Congressional support for Tahoe funding iffy

By Michael Doyle, McClatchy News Service

WASHINGTON — Capitol Hill and courthouse shadows will cloud the Lake Tahoe Summit that convenes Tuesday.

No doubt, the political A-listers gathering for the 18th annual summit have much to celebrate, starting with the spectacular views from the location near South Lake Tahoe. They also have their work cut out for them.

“We have our challenges, environmentally,” Amy Berry, CEO of the Tahoe Fund, said in an interview. “There’s a lot more to be done.”

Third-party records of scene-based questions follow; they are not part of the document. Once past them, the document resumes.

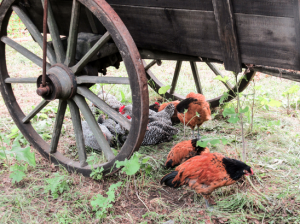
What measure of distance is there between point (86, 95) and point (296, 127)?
8.38 feet

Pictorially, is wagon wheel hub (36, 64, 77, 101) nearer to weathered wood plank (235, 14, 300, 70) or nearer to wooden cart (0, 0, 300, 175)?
wooden cart (0, 0, 300, 175)

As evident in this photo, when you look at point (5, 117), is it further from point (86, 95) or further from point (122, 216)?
point (122, 216)

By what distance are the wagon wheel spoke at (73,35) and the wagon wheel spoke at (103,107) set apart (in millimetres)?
242

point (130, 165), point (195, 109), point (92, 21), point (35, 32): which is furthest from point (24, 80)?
point (195, 109)

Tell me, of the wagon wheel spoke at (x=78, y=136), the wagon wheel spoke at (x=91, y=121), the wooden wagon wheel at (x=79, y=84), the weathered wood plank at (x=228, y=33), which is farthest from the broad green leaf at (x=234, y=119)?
the wagon wheel spoke at (x=78, y=136)

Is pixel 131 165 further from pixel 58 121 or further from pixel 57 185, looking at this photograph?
pixel 58 121

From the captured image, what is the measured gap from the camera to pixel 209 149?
2.96 meters

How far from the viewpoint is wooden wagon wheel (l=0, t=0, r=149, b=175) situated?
185cm

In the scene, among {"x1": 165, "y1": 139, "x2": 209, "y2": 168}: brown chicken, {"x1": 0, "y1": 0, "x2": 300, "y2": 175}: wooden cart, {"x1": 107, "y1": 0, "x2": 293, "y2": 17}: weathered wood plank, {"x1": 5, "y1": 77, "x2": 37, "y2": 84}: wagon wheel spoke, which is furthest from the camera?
{"x1": 165, "y1": 139, "x2": 209, "y2": 168}: brown chicken

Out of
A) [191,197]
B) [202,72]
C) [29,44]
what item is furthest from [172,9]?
[29,44]

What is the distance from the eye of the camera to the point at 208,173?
6.92 ft

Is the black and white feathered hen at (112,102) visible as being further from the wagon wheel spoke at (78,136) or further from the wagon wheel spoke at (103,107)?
the wagon wheel spoke at (103,107)

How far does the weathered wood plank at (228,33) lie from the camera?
5.44ft

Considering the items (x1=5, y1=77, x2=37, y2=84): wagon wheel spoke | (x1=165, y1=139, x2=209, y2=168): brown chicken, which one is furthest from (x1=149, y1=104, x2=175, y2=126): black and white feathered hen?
(x1=5, y1=77, x2=37, y2=84): wagon wheel spoke
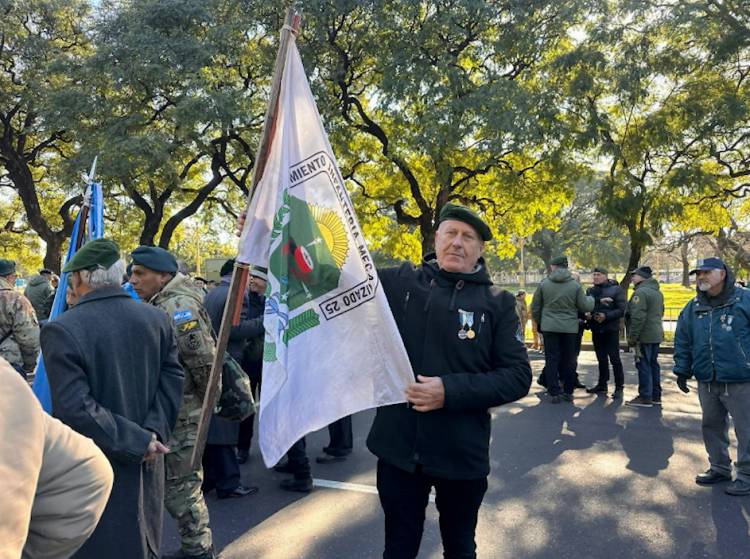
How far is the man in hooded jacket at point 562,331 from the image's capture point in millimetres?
7715

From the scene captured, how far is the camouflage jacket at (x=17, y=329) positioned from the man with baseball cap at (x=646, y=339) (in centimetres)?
686

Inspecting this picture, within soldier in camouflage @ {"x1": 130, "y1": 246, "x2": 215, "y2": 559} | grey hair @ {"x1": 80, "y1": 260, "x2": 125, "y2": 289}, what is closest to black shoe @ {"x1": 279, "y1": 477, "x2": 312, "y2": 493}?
soldier in camouflage @ {"x1": 130, "y1": 246, "x2": 215, "y2": 559}

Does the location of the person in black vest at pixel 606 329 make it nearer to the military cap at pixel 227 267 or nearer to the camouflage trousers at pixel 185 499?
the military cap at pixel 227 267

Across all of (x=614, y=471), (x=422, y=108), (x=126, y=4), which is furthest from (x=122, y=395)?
(x=126, y=4)

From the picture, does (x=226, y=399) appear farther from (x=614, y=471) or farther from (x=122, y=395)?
(x=614, y=471)


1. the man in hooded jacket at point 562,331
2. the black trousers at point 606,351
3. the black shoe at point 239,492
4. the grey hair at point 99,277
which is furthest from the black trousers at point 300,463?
the black trousers at point 606,351

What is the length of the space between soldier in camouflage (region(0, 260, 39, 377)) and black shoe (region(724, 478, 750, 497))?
6000 millimetres

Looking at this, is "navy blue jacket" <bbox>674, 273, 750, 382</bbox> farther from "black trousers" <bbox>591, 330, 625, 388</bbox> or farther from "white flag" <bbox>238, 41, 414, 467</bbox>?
"black trousers" <bbox>591, 330, 625, 388</bbox>

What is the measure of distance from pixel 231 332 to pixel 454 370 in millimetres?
2830

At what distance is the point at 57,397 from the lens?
93.3 inches

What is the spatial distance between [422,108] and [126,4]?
8743 mm

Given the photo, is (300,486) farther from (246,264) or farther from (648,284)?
(648,284)

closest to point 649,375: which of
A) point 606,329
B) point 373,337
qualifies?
point 606,329

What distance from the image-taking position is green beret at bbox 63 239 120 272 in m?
2.56
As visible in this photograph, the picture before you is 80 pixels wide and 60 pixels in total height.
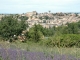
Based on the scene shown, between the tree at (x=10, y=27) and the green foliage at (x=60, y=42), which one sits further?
the tree at (x=10, y=27)

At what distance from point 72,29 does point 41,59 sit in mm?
42441

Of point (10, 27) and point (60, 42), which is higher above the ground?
point (60, 42)

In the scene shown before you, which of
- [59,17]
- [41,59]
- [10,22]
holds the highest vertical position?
[41,59]

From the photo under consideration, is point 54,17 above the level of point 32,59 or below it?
below

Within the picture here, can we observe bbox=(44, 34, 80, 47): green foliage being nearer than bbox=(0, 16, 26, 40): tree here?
Yes

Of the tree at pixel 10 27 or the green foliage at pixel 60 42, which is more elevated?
the green foliage at pixel 60 42

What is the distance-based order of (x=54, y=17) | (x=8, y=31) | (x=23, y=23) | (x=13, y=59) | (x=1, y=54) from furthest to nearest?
(x=54, y=17)
(x=23, y=23)
(x=8, y=31)
(x=1, y=54)
(x=13, y=59)

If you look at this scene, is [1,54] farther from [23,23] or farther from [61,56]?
[23,23]

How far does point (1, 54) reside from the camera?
4598 millimetres

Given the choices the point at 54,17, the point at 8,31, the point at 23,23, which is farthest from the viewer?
the point at 54,17

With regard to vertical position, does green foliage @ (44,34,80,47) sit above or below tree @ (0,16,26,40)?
above

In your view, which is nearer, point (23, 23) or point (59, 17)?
point (23, 23)

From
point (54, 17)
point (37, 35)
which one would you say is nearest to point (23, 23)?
point (37, 35)

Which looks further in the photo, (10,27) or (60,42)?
(10,27)
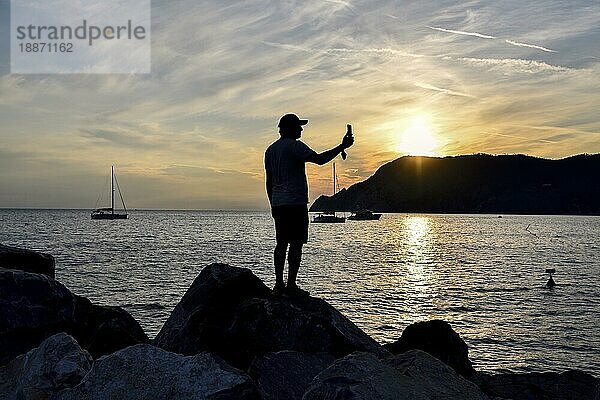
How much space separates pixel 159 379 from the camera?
528 centimetres

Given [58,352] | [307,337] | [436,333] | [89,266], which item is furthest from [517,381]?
[89,266]

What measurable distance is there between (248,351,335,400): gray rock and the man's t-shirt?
7.50ft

Little time, for instance, remains for the current Congress to finish Lake Tahoe restoration bills introduced in both the House of Representatives and the Senate. The Lake Tahoe Restoration Act would authorize $415 million over 10 years for forest fuels management, watershed restoration, storm-water management and other projects. It would continue an earlier law passed in 2000 but that expired in 2010.

The House version introduced last October has not yet had a hearing.

Underscoring the political challenge, the House bill is not co-sponsored by Republican Rep. Tom McClintock, whose district spans California’s share of the 191-square-mile lake. In the Senate, where members of the minority party can easily erect roadblocks, four Republicans voted against the Senate’s version in committee in June.

Brian Baluta, spokesman for the House bill’s author, Rep. Mark Amodei, R-Nev., said, “We hope to get a hearing by the end of this Congress.”